Discussion
In this study, we comparatively evaluated AHR in a mouse model of
bronchial asthma with either A(H1N1)pdm09 infection or seasonal H1N1
infection. Enhanced AHR was observed in asthmatic mice with A(H1N1)pdm09
infection, which peaked at 7 days post-infection and subsequently
diminished at 10 days post-infection.
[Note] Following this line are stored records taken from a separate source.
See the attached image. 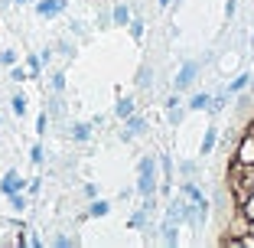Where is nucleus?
Wrapping results in <instances>:
<instances>
[{"instance_id":"obj_1","label":"nucleus","mask_w":254,"mask_h":248,"mask_svg":"<svg viewBox=\"0 0 254 248\" xmlns=\"http://www.w3.org/2000/svg\"><path fill=\"white\" fill-rule=\"evenodd\" d=\"M212 245L254 248V85L235 101L209 166Z\"/></svg>"}]
</instances>
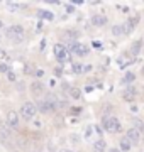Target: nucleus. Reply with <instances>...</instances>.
Wrapping results in <instances>:
<instances>
[{
  "instance_id": "1",
  "label": "nucleus",
  "mask_w": 144,
  "mask_h": 152,
  "mask_svg": "<svg viewBox=\"0 0 144 152\" xmlns=\"http://www.w3.org/2000/svg\"><path fill=\"white\" fill-rule=\"evenodd\" d=\"M7 39L12 44H21L24 41V29L21 26H12L7 29Z\"/></svg>"
},
{
  "instance_id": "2",
  "label": "nucleus",
  "mask_w": 144,
  "mask_h": 152,
  "mask_svg": "<svg viewBox=\"0 0 144 152\" xmlns=\"http://www.w3.org/2000/svg\"><path fill=\"white\" fill-rule=\"evenodd\" d=\"M36 113H37V108H36V105H34L32 102L22 103V107L19 110V115H21L24 120H32L34 117H36Z\"/></svg>"
},
{
  "instance_id": "3",
  "label": "nucleus",
  "mask_w": 144,
  "mask_h": 152,
  "mask_svg": "<svg viewBox=\"0 0 144 152\" xmlns=\"http://www.w3.org/2000/svg\"><path fill=\"white\" fill-rule=\"evenodd\" d=\"M102 129L107 130L109 134H112V132H119L122 127H120V122L115 117H104V120H102Z\"/></svg>"
},
{
  "instance_id": "4",
  "label": "nucleus",
  "mask_w": 144,
  "mask_h": 152,
  "mask_svg": "<svg viewBox=\"0 0 144 152\" xmlns=\"http://www.w3.org/2000/svg\"><path fill=\"white\" fill-rule=\"evenodd\" d=\"M7 125L10 127V129H17L19 127V124H21V118H19V113L17 112H14V110H10V112H7Z\"/></svg>"
},
{
  "instance_id": "5",
  "label": "nucleus",
  "mask_w": 144,
  "mask_h": 152,
  "mask_svg": "<svg viewBox=\"0 0 144 152\" xmlns=\"http://www.w3.org/2000/svg\"><path fill=\"white\" fill-rule=\"evenodd\" d=\"M126 139H127L131 144H137L139 140H141V132L136 129V127H132V129H129L127 134H126Z\"/></svg>"
},
{
  "instance_id": "6",
  "label": "nucleus",
  "mask_w": 144,
  "mask_h": 152,
  "mask_svg": "<svg viewBox=\"0 0 144 152\" xmlns=\"http://www.w3.org/2000/svg\"><path fill=\"white\" fill-rule=\"evenodd\" d=\"M70 51L76 56H87L88 54V48H87V46H82V44H78V42L71 44V46H70Z\"/></svg>"
},
{
  "instance_id": "7",
  "label": "nucleus",
  "mask_w": 144,
  "mask_h": 152,
  "mask_svg": "<svg viewBox=\"0 0 144 152\" xmlns=\"http://www.w3.org/2000/svg\"><path fill=\"white\" fill-rule=\"evenodd\" d=\"M136 96H137V91H136L134 86H129L122 91V100H126V102H134Z\"/></svg>"
},
{
  "instance_id": "8",
  "label": "nucleus",
  "mask_w": 144,
  "mask_h": 152,
  "mask_svg": "<svg viewBox=\"0 0 144 152\" xmlns=\"http://www.w3.org/2000/svg\"><path fill=\"white\" fill-rule=\"evenodd\" d=\"M53 53H54V56L58 58L60 61H63L65 58H66V53L68 49L63 46V44H54V48H53Z\"/></svg>"
},
{
  "instance_id": "9",
  "label": "nucleus",
  "mask_w": 144,
  "mask_h": 152,
  "mask_svg": "<svg viewBox=\"0 0 144 152\" xmlns=\"http://www.w3.org/2000/svg\"><path fill=\"white\" fill-rule=\"evenodd\" d=\"M92 24L95 27H104V26H107V17L102 15V14H95L92 17Z\"/></svg>"
},
{
  "instance_id": "10",
  "label": "nucleus",
  "mask_w": 144,
  "mask_h": 152,
  "mask_svg": "<svg viewBox=\"0 0 144 152\" xmlns=\"http://www.w3.org/2000/svg\"><path fill=\"white\" fill-rule=\"evenodd\" d=\"M112 34L114 36H127L129 31L126 27V24H115V26H112Z\"/></svg>"
},
{
  "instance_id": "11",
  "label": "nucleus",
  "mask_w": 144,
  "mask_h": 152,
  "mask_svg": "<svg viewBox=\"0 0 144 152\" xmlns=\"http://www.w3.org/2000/svg\"><path fill=\"white\" fill-rule=\"evenodd\" d=\"M107 151V142L104 139H98V140L93 142L92 145V152H105Z\"/></svg>"
},
{
  "instance_id": "12",
  "label": "nucleus",
  "mask_w": 144,
  "mask_h": 152,
  "mask_svg": "<svg viewBox=\"0 0 144 152\" xmlns=\"http://www.w3.org/2000/svg\"><path fill=\"white\" fill-rule=\"evenodd\" d=\"M31 91H32L34 95H41V93H46L44 83H41V81H32V85H31Z\"/></svg>"
},
{
  "instance_id": "13",
  "label": "nucleus",
  "mask_w": 144,
  "mask_h": 152,
  "mask_svg": "<svg viewBox=\"0 0 144 152\" xmlns=\"http://www.w3.org/2000/svg\"><path fill=\"white\" fill-rule=\"evenodd\" d=\"M132 61H134V58H132V56L124 54V56H120V58L117 59V63H119V66H120V68H127V66L131 64V63H132Z\"/></svg>"
},
{
  "instance_id": "14",
  "label": "nucleus",
  "mask_w": 144,
  "mask_h": 152,
  "mask_svg": "<svg viewBox=\"0 0 144 152\" xmlns=\"http://www.w3.org/2000/svg\"><path fill=\"white\" fill-rule=\"evenodd\" d=\"M139 24V15H136V17H131L127 22H126V27H127V31H129V34L134 31V27Z\"/></svg>"
},
{
  "instance_id": "15",
  "label": "nucleus",
  "mask_w": 144,
  "mask_h": 152,
  "mask_svg": "<svg viewBox=\"0 0 144 152\" xmlns=\"http://www.w3.org/2000/svg\"><path fill=\"white\" fill-rule=\"evenodd\" d=\"M119 149H120L122 152H129L131 149H132V144L124 137V139H120V142H119Z\"/></svg>"
},
{
  "instance_id": "16",
  "label": "nucleus",
  "mask_w": 144,
  "mask_h": 152,
  "mask_svg": "<svg viewBox=\"0 0 144 152\" xmlns=\"http://www.w3.org/2000/svg\"><path fill=\"white\" fill-rule=\"evenodd\" d=\"M141 48H143V41H136L132 44V48H131V54L132 56H137L141 53Z\"/></svg>"
},
{
  "instance_id": "17",
  "label": "nucleus",
  "mask_w": 144,
  "mask_h": 152,
  "mask_svg": "<svg viewBox=\"0 0 144 152\" xmlns=\"http://www.w3.org/2000/svg\"><path fill=\"white\" fill-rule=\"evenodd\" d=\"M134 80H136V75H134V73H126V75L122 76V83H124V85H131Z\"/></svg>"
},
{
  "instance_id": "18",
  "label": "nucleus",
  "mask_w": 144,
  "mask_h": 152,
  "mask_svg": "<svg viewBox=\"0 0 144 152\" xmlns=\"http://www.w3.org/2000/svg\"><path fill=\"white\" fill-rule=\"evenodd\" d=\"M70 96H71L73 100H80V98H82V90H80V88H71V90H70Z\"/></svg>"
},
{
  "instance_id": "19",
  "label": "nucleus",
  "mask_w": 144,
  "mask_h": 152,
  "mask_svg": "<svg viewBox=\"0 0 144 152\" xmlns=\"http://www.w3.org/2000/svg\"><path fill=\"white\" fill-rule=\"evenodd\" d=\"M5 5H7V9H9L10 12H17L21 7H22L21 4H17V2H5Z\"/></svg>"
},
{
  "instance_id": "20",
  "label": "nucleus",
  "mask_w": 144,
  "mask_h": 152,
  "mask_svg": "<svg viewBox=\"0 0 144 152\" xmlns=\"http://www.w3.org/2000/svg\"><path fill=\"white\" fill-rule=\"evenodd\" d=\"M73 71H75L76 75H80V73H83V71H85V68L80 64V63H75V64H73Z\"/></svg>"
},
{
  "instance_id": "21",
  "label": "nucleus",
  "mask_w": 144,
  "mask_h": 152,
  "mask_svg": "<svg viewBox=\"0 0 144 152\" xmlns=\"http://www.w3.org/2000/svg\"><path fill=\"white\" fill-rule=\"evenodd\" d=\"M39 17H44V19H53V14L51 12H48V10H39Z\"/></svg>"
},
{
  "instance_id": "22",
  "label": "nucleus",
  "mask_w": 144,
  "mask_h": 152,
  "mask_svg": "<svg viewBox=\"0 0 144 152\" xmlns=\"http://www.w3.org/2000/svg\"><path fill=\"white\" fill-rule=\"evenodd\" d=\"M92 132H93V127H92V125H90V127H87V130H85V137H87V139H90V137H92Z\"/></svg>"
},
{
  "instance_id": "23",
  "label": "nucleus",
  "mask_w": 144,
  "mask_h": 152,
  "mask_svg": "<svg viewBox=\"0 0 144 152\" xmlns=\"http://www.w3.org/2000/svg\"><path fill=\"white\" fill-rule=\"evenodd\" d=\"M0 71H2V73H9V66H7L5 63H2V64H0Z\"/></svg>"
},
{
  "instance_id": "24",
  "label": "nucleus",
  "mask_w": 144,
  "mask_h": 152,
  "mask_svg": "<svg viewBox=\"0 0 144 152\" xmlns=\"http://www.w3.org/2000/svg\"><path fill=\"white\" fill-rule=\"evenodd\" d=\"M93 130L97 132L98 135H102V127H98V125H95V127H93Z\"/></svg>"
},
{
  "instance_id": "25",
  "label": "nucleus",
  "mask_w": 144,
  "mask_h": 152,
  "mask_svg": "<svg viewBox=\"0 0 144 152\" xmlns=\"http://www.w3.org/2000/svg\"><path fill=\"white\" fill-rule=\"evenodd\" d=\"M66 12H68V14H73V12H75L73 5H66Z\"/></svg>"
},
{
  "instance_id": "26",
  "label": "nucleus",
  "mask_w": 144,
  "mask_h": 152,
  "mask_svg": "<svg viewBox=\"0 0 144 152\" xmlns=\"http://www.w3.org/2000/svg\"><path fill=\"white\" fill-rule=\"evenodd\" d=\"M7 75H9V80H10V81H14V80H15V75H14V73H10V71H9Z\"/></svg>"
},
{
  "instance_id": "27",
  "label": "nucleus",
  "mask_w": 144,
  "mask_h": 152,
  "mask_svg": "<svg viewBox=\"0 0 144 152\" xmlns=\"http://www.w3.org/2000/svg\"><path fill=\"white\" fill-rule=\"evenodd\" d=\"M109 152H122L119 147H112V149H109Z\"/></svg>"
},
{
  "instance_id": "28",
  "label": "nucleus",
  "mask_w": 144,
  "mask_h": 152,
  "mask_svg": "<svg viewBox=\"0 0 144 152\" xmlns=\"http://www.w3.org/2000/svg\"><path fill=\"white\" fill-rule=\"evenodd\" d=\"M60 152H75V151H71V149H61Z\"/></svg>"
},
{
  "instance_id": "29",
  "label": "nucleus",
  "mask_w": 144,
  "mask_h": 152,
  "mask_svg": "<svg viewBox=\"0 0 144 152\" xmlns=\"http://www.w3.org/2000/svg\"><path fill=\"white\" fill-rule=\"evenodd\" d=\"M139 132H144V124L141 125V129H139Z\"/></svg>"
},
{
  "instance_id": "30",
  "label": "nucleus",
  "mask_w": 144,
  "mask_h": 152,
  "mask_svg": "<svg viewBox=\"0 0 144 152\" xmlns=\"http://www.w3.org/2000/svg\"><path fill=\"white\" fill-rule=\"evenodd\" d=\"M2 27H4V22L0 20V29H2Z\"/></svg>"
},
{
  "instance_id": "31",
  "label": "nucleus",
  "mask_w": 144,
  "mask_h": 152,
  "mask_svg": "<svg viewBox=\"0 0 144 152\" xmlns=\"http://www.w3.org/2000/svg\"><path fill=\"white\" fill-rule=\"evenodd\" d=\"M0 56H4V51H2V49H0Z\"/></svg>"
},
{
  "instance_id": "32",
  "label": "nucleus",
  "mask_w": 144,
  "mask_h": 152,
  "mask_svg": "<svg viewBox=\"0 0 144 152\" xmlns=\"http://www.w3.org/2000/svg\"><path fill=\"white\" fill-rule=\"evenodd\" d=\"M143 75H144V66H143Z\"/></svg>"
},
{
  "instance_id": "33",
  "label": "nucleus",
  "mask_w": 144,
  "mask_h": 152,
  "mask_svg": "<svg viewBox=\"0 0 144 152\" xmlns=\"http://www.w3.org/2000/svg\"><path fill=\"white\" fill-rule=\"evenodd\" d=\"M143 142H144V139H143Z\"/></svg>"
}]
</instances>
Histopathological analysis showed
that the onset of lung inflammation in asthmatic mice with A(H1N1)pdm09
infection occurred earlier and was more prominent compared to that in
mice with seasonal H1N1 infection; these effects peaked 7 days
post-infection and diminished by 10 days post-infection, which was
consistent with the observed changes in AHR. These data suggest that
A(H1N1)pdm09 induces enhanced AHR complication as a severe phenotype of
pneumonia in mice with asthma.
The severity of AHR reflects the inflammatory state of the
airways18. Several studies have reported that AHR can
be enhanced by inflammatory and Th2 cytokines, such as tumour necrosis
factor (TNF)-α, interleukin (IL)-6, and IL-1319-21.
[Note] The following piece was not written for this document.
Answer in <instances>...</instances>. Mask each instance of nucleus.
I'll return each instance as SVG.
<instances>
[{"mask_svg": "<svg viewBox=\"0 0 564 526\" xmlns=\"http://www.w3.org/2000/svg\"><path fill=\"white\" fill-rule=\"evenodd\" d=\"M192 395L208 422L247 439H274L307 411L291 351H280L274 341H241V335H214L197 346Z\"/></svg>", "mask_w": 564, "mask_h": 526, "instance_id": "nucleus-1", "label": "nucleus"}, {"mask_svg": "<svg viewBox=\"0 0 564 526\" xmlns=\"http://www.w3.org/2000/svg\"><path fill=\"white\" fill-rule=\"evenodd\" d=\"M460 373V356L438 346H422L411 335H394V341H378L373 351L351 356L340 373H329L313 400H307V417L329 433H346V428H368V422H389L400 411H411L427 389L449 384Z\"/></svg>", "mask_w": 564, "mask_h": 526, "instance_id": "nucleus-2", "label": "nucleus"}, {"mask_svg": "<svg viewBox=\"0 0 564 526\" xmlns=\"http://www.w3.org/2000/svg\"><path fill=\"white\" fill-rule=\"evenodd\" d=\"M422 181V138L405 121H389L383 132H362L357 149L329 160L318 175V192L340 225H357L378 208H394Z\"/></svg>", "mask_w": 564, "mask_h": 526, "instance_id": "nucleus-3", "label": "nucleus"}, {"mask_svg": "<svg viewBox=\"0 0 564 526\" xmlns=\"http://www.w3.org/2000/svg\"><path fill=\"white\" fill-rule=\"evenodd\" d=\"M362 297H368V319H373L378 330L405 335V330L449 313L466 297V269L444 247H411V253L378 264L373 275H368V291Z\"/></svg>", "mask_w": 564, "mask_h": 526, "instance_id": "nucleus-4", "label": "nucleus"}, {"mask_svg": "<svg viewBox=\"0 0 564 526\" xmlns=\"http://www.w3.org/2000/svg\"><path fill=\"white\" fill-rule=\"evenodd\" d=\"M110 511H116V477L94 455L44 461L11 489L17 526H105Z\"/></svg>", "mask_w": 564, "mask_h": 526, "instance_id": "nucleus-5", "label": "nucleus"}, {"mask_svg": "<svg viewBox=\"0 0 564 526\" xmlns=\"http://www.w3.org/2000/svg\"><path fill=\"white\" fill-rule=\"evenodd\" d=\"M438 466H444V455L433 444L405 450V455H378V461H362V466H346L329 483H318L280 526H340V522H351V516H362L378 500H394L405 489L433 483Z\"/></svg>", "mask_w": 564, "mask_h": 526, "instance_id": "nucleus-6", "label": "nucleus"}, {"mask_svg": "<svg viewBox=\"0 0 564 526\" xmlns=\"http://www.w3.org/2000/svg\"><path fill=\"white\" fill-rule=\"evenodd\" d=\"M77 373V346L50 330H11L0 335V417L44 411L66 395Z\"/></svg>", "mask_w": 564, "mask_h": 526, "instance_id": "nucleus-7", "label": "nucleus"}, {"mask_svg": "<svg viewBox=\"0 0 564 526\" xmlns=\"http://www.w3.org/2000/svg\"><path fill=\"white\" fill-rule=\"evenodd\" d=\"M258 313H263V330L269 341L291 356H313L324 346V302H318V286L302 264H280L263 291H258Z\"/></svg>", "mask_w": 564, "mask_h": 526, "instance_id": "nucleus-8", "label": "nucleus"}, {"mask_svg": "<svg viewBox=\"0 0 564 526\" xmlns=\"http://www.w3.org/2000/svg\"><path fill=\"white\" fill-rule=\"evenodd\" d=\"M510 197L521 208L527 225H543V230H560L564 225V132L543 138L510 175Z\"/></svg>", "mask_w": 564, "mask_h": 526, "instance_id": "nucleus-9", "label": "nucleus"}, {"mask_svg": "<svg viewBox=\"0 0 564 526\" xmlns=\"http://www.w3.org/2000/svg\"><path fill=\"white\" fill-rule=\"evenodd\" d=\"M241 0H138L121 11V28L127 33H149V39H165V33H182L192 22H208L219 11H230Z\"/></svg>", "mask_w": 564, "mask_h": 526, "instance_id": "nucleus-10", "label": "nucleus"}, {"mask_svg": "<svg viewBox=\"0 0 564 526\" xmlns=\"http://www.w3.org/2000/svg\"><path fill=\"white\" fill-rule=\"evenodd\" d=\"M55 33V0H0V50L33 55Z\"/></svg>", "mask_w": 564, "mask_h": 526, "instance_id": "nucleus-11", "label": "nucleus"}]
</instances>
TNF-α secreted from airway macrophages or airway epithelial cells after
respiratory virus infection increases levels of adhesion molecules, such
as intercellular adhesion molecule-1 on epithelial cells, thereby
inducing the recruitment of eosinophils and contributing to epithelial
damage and AHR22-26. TNF-α is associated with wheezing
in human infants19. IL-6 is secreted from epithelial
cells in respiratory virus infection and induces airway inflammation and
bronchospasms in patients with asthma and upper respiratory tract
infections20, 23. Our previous study showed that IL-6
and TNF-α levels in the bronchoalveolar lavage fluid of
A(H1N1)pdm09-infected mice were significantly higher than those in
seasonal H1N1-infected mice within 3 days after
infection13. Therefore, A(H1N1)pdm09 infection may
enhance AHR by inducing the production of high levels of inflammatory
cytokines during lung inflammation in asthmatic mice, which may also
occur in human cases.
Notably, the enhanced AHR in A(H1N1)pdm09-infected mice at 3 and 7 days
post-infection decreased to the same level as in control mice at 10 days
post-infection, demonstrating that AHR and airway constriction induced
by A(H1N1)pdm09 infection is temporary and limited to the acute phase of
infection. This finding is supported by our data in
A(H1N1)pdm09-infected paediatric participants showing that AHR was
alleviated by 3 months after discharge compared to findings at 1 month
after discharge. Bozanich et al34 reported that
increased AHR observed in seasonal H3N1 influenza-infected non-asthmatic
wild-type mice at 4 days post-infection returned to control levels at 20
days post-infection, which is consistent with our findings. Together,
these data indicate that it is pivotal to treat patients with severe
asthma exacerbation in the acute phase of post-A(H1N1)pdm09 infection.
Established treatments for rescuing acute severe asthma exacerbation
complicated with severe pneumonia resulting from A(H1N1)pdm09 infection
have not yet been developed. We are currently investigating approaches
for treating acute severe asthma exacerbation occurring with
A(H1N1)pdm09 infection.
There were some limitations to this study. First, we did not evaluate
AHR, inflammatory or Th2 cytokines, or virus titres in the
bronchoalveolar lavage fluid at the same time. Lung tissues were
collected and used for pathological analysis after AHR evaluation, as we
previously reported the cytokine profiles in the bronchoalveolar lavage
fluid of A(H1N1)pdm09 mice12. Second, we could not
evaluate AHRs of the paediatric participants before or during
A(H1N1)pdm09 infection for ethical reasons to verify whether or not
enhanced AHR during the infection were alleviated in the post-infection
phase. Instead, we measured AHR at 1 and 3 months after discharge.
In conclusion, AHR was significantly enhanced in asthmatic mice with
A(H1N1)pdm09 infection compared to that occurring in asthmatic mice with
seasonal influenza infection. Furthermore, A(H1N1)pdm09-infected asthma
model mice showed more severe pulmonary inflammation in the acute phase
post-infection. Enhanced AHR subsequently returned to normal levels with
the amelioration of lung inflammation, suggesting that appropriate
treatment during the acute phase after A(H1N1)pdm09 infection is
essential for avoiding severe respiratory conditions.